- _OBJECTIVE_
Which lines run from the one containing "Which of snow-covered" to the end of the entries? Quote them exactly, and nothing else.

··· DATA FOR THIS EXERCISE ···

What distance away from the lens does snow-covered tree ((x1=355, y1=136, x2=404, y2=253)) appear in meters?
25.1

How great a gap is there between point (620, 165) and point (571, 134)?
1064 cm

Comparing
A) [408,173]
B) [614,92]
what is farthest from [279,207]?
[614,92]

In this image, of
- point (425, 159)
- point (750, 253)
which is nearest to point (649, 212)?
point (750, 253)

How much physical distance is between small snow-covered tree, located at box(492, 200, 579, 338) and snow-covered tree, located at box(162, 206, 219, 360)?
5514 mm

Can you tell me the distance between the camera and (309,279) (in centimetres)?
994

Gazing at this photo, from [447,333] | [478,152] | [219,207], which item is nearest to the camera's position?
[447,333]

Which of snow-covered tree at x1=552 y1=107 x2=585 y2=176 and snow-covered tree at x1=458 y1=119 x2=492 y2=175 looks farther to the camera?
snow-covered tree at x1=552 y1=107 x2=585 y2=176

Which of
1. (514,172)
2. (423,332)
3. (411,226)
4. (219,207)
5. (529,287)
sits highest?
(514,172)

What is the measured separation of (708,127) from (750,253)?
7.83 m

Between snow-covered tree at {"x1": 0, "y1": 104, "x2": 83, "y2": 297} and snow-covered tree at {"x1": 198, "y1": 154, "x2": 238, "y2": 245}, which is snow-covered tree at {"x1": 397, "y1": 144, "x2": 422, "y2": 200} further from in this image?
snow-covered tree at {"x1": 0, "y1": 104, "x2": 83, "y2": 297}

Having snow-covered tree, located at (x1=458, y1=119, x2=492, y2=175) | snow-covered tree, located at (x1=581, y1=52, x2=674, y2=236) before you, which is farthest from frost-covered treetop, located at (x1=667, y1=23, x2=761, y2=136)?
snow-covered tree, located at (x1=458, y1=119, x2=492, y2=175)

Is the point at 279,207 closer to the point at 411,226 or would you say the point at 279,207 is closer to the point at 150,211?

···

- _SOLUTION TO THE PROBLEM_
Which of snow-covered tree at x1=552 y1=107 x2=585 y2=176 and snow-covered tree at x1=458 y1=119 x2=492 y2=175 looks farther to the camera?
snow-covered tree at x1=552 y1=107 x2=585 y2=176

Which of
1. (514,172)
2. (423,332)
3. (411,226)
4. (219,207)
5. (529,287)
sits highest?
(514,172)

What is the measured separation of (708,127) from (750,253)?
7.83 m

Between snow-covered tree at {"x1": 0, "y1": 104, "x2": 83, "y2": 297} and snow-covered tree at {"x1": 198, "y1": 154, "x2": 238, "y2": 245}, which is snow-covered tree at {"x1": 397, "y1": 144, "x2": 422, "y2": 200} further from in this image?
snow-covered tree at {"x1": 0, "y1": 104, "x2": 83, "y2": 297}

Having snow-covered tree, located at (x1=458, y1=119, x2=492, y2=175) | snow-covered tree, located at (x1=581, y1=52, x2=674, y2=236) before you, which is farthest from frost-covered treetop, located at (x1=667, y1=23, x2=761, y2=136)?
snow-covered tree, located at (x1=458, y1=119, x2=492, y2=175)

Is the point at 279,207 closer to the point at 411,226 or would you say the point at 279,207 is closer to the point at 150,211?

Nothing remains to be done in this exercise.